The difference between a smartwatch and a wearable medical device is that a medical device represents a condition. There's an issue that you're trying to solve or detect, and that's why you're wearing the device. Whereas, a smartwatch could be just a cool fashion accessory. You might like people to see your smartwatch. You probably don't want them to see your colostomy bag.  

 

What stood out for each of you after all your discussions on wearables and wireless?

Syrotuck: Perhaps it's a little pessimistic, but I think there's been no fundamental shifts in the way wearables and wireless work in the last five years. It's definitely a lot of work. Anyone who thinks that tossing a pedometer in a phone or a watch and sending the information to a Web site or an app is easy is missing some of the key technical challenges that come with medical devices. A. It's tougher than you think and B. There's nothing too new and exciting happening.  

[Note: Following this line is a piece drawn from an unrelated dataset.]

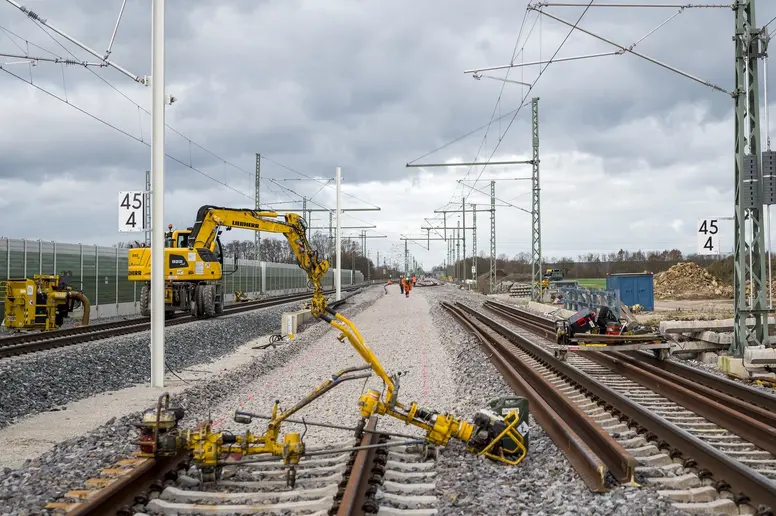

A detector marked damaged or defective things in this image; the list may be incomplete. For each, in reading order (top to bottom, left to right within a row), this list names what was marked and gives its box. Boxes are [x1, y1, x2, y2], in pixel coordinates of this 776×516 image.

rusty rail [334, 418, 380, 512]
rusty rail [442, 302, 636, 492]
rusty rail [466, 302, 776, 512]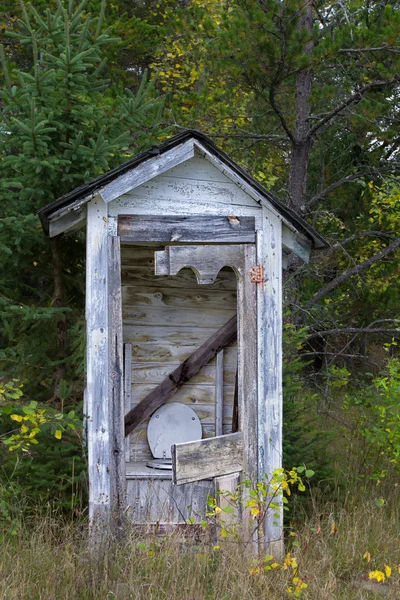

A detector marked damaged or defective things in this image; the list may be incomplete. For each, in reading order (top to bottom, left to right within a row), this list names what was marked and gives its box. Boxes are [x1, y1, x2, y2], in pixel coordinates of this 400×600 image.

MacCallum: Really compelling medical devices are few and far between—insulin pumps, hearing aids, ECG-like applications. Not many of the Fitbit and fitness trackers are turning out to be a real thing as far as medical devices are concerned. A lot of people thought, if I designed an awesome sensor that I could “medicalize” and hook up to the cloud, then people will beat a path to my door. But they're not. It seems like everyone is waiting to have that little epiphany of a new intended use that needs a wearable. 

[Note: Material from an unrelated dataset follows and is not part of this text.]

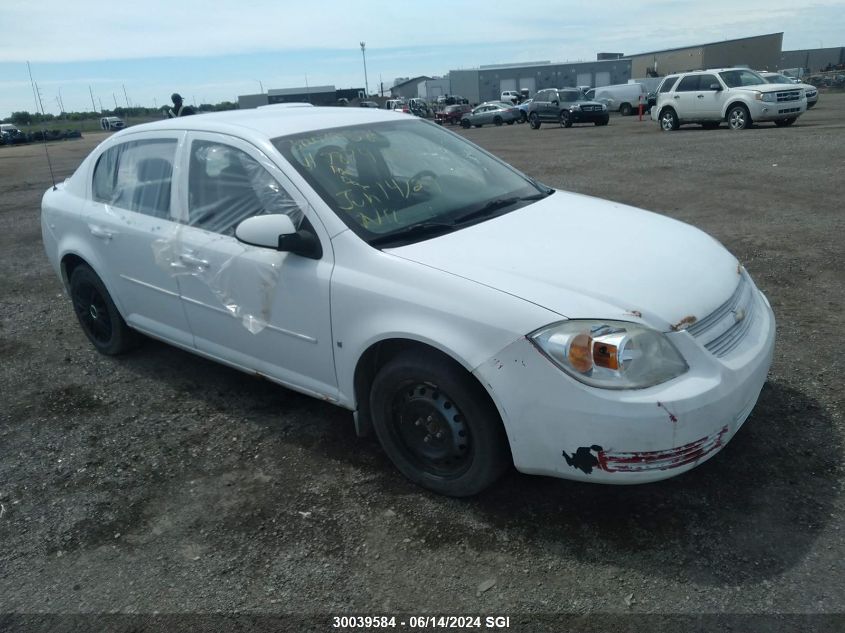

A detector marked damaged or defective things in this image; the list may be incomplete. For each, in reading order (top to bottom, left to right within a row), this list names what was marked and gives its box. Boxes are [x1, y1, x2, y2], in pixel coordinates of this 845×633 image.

white car door with dent [170, 133, 338, 400]
damaged white car [42, 106, 776, 496]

Syrotuck: Or one that works so seamlessly and requires so little of your mental effort. Like, if I could wear a watch that gives me data throughout my entire life and I knew that, in 40 years, I could take it in to my doctor and s/he could say, "oh, when you turned 60, that incident was nothing. But, you know, when you turned 40, it looks like you had a little heart attack." That's good to know. There's also a hump of usability where if we can make things seamless and show positive effects over the long term, that's the place we should go.  

Jackson: This is kind of a looking glass into oneself with all the psychological responsibility that will bring. Constant tracking, being able to look at what's happening with yourself instead of a doctor writing down something on a medical record, and you not knowing what's there. Or not really understanding what they are saying about your blood pressure and every few months going in and talking again. This real-time information may empower people to actually take more care of their health. We'll have to wait to see what actually happens, but I think that's somewhat of a possibility.  

MacCallum: Various healthcare schemes all over the world will need to adapt a lot to make that work. Unless the preventive-style care happens, not many healthcare systems are set up to really leverage that data. Nor does the way that clinicians get paid mesh well with some of the ways that we imagine wearables could be useful. If there's no money in it, and they can't recognize an immediate cost savings or an immediate revenue stream, it doesn't matter how good a wearable might be for humanity—it will have a little bit of a hill to climb to get on the market.  

Syrotuck: The day my doctor asks me, "Hey, are you wearing one of those bits yet?" Or maybe there is a screening question in the doctor's offices, "Do you have any health tracking wearables?" will be the day that I think they are adopted and they are useful. That will be the day we've gotten there.  

MacCallum: Especially if your doctor recommends, “Oh, you should get a smartwatch because, that'll help me.”